26 merges are detected corresponding to the horse’s legs, head, and tail.
[6]:
sized_fig(0.5, aspect=0.8)
merges = c.merges_
merges.plot_merges(df.z.to_numpy(), df.y.to_numpy(), s=0.33, title_y=0.6, arrowsize=3, linewidth=0.5)
plt.subplots_adjust(0, 0, 1, 0.975, wspace=0)
plt.axis("off")
plt.show()

Combining the (near) duplicate merges results in 8 simplified merges that exist at several stages in the bi-filtration:
[7]:
sized_fig(0.5)
c.simplified_merges_.plot_persistence_areas()
plt.show()

The simplified merges still describe the legs, tail, head, and (depending on the parameters setting) even ears and nose are detected as branches.
[8]:
sized_fig(0.5, 0.8)
c.simplified_merges_.plot_merges(df.z.to_numpy(), df.y.to_numpy(), s=0.5)

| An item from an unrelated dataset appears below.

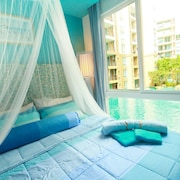 Atlantis Condo and Water Park Pattaya by the Sea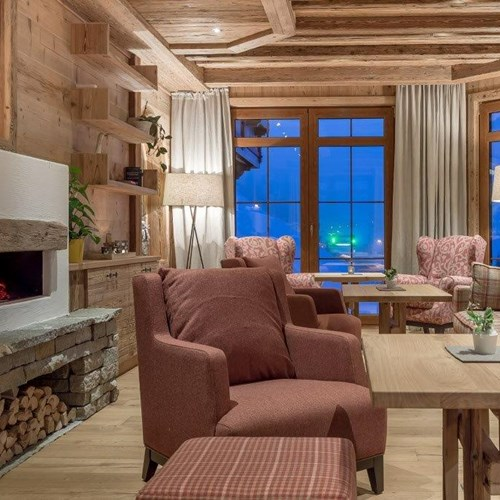 Burghotel Alpenguhn-Ski Accommodation in Obergurgl-lounge with fireplace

The cluster labels extracted from these merges segment the data set fairly well:
[9]:
scatter_kwargs = dict(s=1, alpha=0.5, linewidths=0, edgecolor="none")
colors = plt.cm.tab20.colors
color_kwargs = dict(
cmap=ListedColormap(["silver"] + [colors[i] for i in range(20)]), vmin=-1, vmax=19
)
[10]:
sized_fig(0.5)
plt.scatter(df.z, df.y, c=c.labels_ % 10, **color_kwargs, **scatter_kwargs)
plt.subplots_adjust(0, 0, 1, 1)
plt.axis("off")
sized_fig(0.5)
plt.scatter(*p.embedding_.T, c=c.labels_ % 10, **color_kwargs, **scatter_kwargs)
plt.subplots_adjust(0, 0, 1, 1)
plt.axis("off")
plt.show()